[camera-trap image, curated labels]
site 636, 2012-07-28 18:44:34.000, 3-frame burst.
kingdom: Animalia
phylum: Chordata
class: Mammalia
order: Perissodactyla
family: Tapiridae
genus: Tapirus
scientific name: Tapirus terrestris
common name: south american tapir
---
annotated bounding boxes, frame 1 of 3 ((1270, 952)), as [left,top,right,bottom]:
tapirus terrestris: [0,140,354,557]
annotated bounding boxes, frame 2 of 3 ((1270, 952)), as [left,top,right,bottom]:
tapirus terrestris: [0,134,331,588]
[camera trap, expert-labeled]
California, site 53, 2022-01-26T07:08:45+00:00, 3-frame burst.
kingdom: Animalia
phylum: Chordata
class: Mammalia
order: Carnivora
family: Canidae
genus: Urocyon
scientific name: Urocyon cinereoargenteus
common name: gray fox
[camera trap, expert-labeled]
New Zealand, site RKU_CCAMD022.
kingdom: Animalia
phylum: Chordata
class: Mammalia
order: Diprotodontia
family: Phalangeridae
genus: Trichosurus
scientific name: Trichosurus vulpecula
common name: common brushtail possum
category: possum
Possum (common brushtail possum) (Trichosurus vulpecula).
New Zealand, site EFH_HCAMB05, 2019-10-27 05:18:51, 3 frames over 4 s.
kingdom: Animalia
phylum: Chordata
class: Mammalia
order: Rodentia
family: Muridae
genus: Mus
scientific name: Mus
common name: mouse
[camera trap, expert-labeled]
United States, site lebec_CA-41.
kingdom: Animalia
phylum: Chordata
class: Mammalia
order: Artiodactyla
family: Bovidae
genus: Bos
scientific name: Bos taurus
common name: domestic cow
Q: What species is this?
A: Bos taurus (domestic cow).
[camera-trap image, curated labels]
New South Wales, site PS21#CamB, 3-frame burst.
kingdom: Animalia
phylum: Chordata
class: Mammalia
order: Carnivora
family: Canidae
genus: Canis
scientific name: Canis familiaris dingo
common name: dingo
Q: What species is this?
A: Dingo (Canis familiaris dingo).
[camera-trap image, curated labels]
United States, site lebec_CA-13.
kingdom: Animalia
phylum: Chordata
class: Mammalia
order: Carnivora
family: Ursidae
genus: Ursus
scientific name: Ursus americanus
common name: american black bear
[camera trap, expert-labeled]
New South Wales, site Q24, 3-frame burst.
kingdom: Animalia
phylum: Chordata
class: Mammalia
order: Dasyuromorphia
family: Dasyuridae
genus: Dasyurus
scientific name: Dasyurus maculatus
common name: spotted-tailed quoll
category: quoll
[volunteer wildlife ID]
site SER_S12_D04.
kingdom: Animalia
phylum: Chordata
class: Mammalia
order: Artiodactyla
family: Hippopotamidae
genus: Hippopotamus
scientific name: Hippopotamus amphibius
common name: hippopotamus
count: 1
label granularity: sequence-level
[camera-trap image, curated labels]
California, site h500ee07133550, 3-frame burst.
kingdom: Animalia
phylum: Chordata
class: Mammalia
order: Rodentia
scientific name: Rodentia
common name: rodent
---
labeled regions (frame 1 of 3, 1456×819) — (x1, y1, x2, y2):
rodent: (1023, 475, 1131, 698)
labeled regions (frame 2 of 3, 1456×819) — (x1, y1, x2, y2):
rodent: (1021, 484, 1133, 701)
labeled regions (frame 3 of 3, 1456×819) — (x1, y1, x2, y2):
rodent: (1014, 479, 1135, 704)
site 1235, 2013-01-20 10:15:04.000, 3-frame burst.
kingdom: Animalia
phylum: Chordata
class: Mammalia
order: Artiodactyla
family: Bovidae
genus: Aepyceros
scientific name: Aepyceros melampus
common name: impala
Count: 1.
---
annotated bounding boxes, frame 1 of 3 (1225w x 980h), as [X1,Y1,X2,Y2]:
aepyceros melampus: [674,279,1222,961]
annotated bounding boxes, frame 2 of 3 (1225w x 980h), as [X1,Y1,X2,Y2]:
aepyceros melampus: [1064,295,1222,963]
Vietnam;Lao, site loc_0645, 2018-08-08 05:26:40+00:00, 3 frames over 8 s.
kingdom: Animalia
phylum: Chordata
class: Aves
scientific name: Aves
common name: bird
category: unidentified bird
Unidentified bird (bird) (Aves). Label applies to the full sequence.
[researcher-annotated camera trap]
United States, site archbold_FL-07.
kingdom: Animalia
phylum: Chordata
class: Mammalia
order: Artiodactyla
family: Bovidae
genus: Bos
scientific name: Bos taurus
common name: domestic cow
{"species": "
============================================================
**Work instruction**
Reproduce the entries above in full by retyping them exactly.

**Response to the exercise**
[camera-trap image, curated labels]
site 636, 2012-07-28 18:44:34.000, 3-frame burst.
kingdom: Animalia
phylum: Chordata
class: Mammalia
order: Perissodactyla
family: Tapiridae
genus: Tapirus
scientific name: Tapirus terrestris
common name: south american tapir
---
annotated bounding boxes, frame 1 of 3 ((1270, 952)), as [left,top,right,bottom]:
tapirus terrestris: [0,140,354,557]
annotated bounding boxes, frame 2 of 3 ((1270, 952)), as [left,top,right,bottom]:
tapirus terrestris: [0,134,331,588]
[camera trap, expert-labeled]
California, site 53, 2022-01-26T07:08:45+00:00, 3-frame burst.
kingdom: Animalia
phylum: Chordata
class: Mammalia
order: Carnivora
family: Canidae
genus: Urocyon
scientific name: Urocyon cinereoargenteus
common name: gray fox
[camera trap, expert-labeled]
New Zealand, site RKU_CCAMD022.
kingdom: Animalia
phylum: Chordata
class: Mammalia
order: Diprotodontia
family: Phalangeridae
genus: Trichosurus
scientific name: Trichosurus vulpecula
common name: common brushtail possum
category: possum
Possum (common brushtail possum) (Trichosurus vulpecula).
New Zealand, site EFH_HCAMB05, 2019-10-27 05:18:51, 3 frames over 4 s.
kingdom: Animalia
phylum: Chordata
class: Mammalia
order: Rodentia
family: Muridae
genus: Mus
scientific name: Mus
common name: mouse
[camera trap, expert-labeled]
United States, site lebec_CA-41.
kingdom: Animalia
phylum: Chordata
class: Mammalia
order: Artiodactyla
family: Bovidae
genus: Bos
scientific name: Bos taurus
common name: domestic cow
Q: What species is this?
A: Bos taurus (domestic cow).
[camera-trap image, curated labels]
New South Wales, site PS21#CamB, 3-frame burst.
kingdom: Animalia
phylum: Chordata
class: Mammalia
order: Carnivora
family: Canidae
genus: Canis
scientific name: Canis familiaris dingo
common name: dingo
Q: What species is this?
A: Dingo (Canis familiaris dingo).
[camera-trap image, curated labels]
United States, site lebec_CA-13.
kingdom: Animalia
phylum: Chordata
class: Mammalia
order: Carnivora
family: Ursidae
genus: Ursus
scientific name: Ursus americanus
common name: american black bear
[camera trap, expert-labeled]
New South Wales, site Q24, 3-frame burst.
kingdom: Animalia
phylum: Chordata
class: Mammalia
order: Dasyuromorphia
family: Dasyuridae
genus: Dasyurus
scientific name: Dasyurus maculatus
common name: spotted-tailed quoll
category: quoll
[volunteer wildlife ID]
site SER_S12_D04.
kingdom: Animalia
phylum: Chordata
class: Mammalia
order: Artiodactyla
family: Hippopotamidae
genus: Hippopotamus
scientific name: Hippopotamus amphibius
common name: hippopotamus
count: 1
label granularity: sequence-level
[camera-trap image, curated labels]
California, site h500ee07133550, 3-frame burst.
kingdom: Animalia
phylum: Chordata
class: Mammalia
order: Rodentia
scientific name: Rodentia
common name: rodent
---
labeled regions (frame 1 of 3, 1456×819) — (x1, y1, x2, y2):
rodent: (1023, 475, 1131, 698)
labeled regions (frame 2 of 3, 1456×819) — (x1, y1, x2, y2):
rodent: (1021, 484, 1133, 701)
labeled regions (frame 3 of 3, 1456×819) — (x1, y1, x2, y2):
rodent: (1014, 479, 1135, 704)
site 1235, 2013-01-20 10:15:04.000, 3-frame burst.
kingdom: Animalia
phylum: Chordata
class: Mammalia
order: Artiodactyla
family: Bovidae
genus: Aepyceros
scientific name: Aepyceros melampus
common name: impala
Count: 1.
---
annotated bounding boxes, frame 1 of 3 (1225w x 980h), as [X1,Y1,X2,Y2]:
aepyceros melampus: [674,279,1222,961]
annotated bounding boxes, frame 2 of 3 (1225w x 980h), as [X1,Y1,X2,Y2]:
aepyceros melampus: [1064,295,1222,963]
Vietnam;Lao, site loc_0645, 2018-08-08 05:26:40+00:00, 3 frames over 8 s.
kingdom: Animalia
phylum: Chordata
class: Aves
scientific name: Aves
common name: bird
category: unidentified bird
Unidentified bird (bird) (Aves). Label applies to the full sequence.
[researcher-annotated camera trap]
United States, site archbold_FL-07.
kingdom: Animalia
phylum: Chordata
class: Mammalia
order: Artiodactyla
family: Bovidae
genus: Bos
scientific name: Bos taurus
common name: domestic cow
{"species": "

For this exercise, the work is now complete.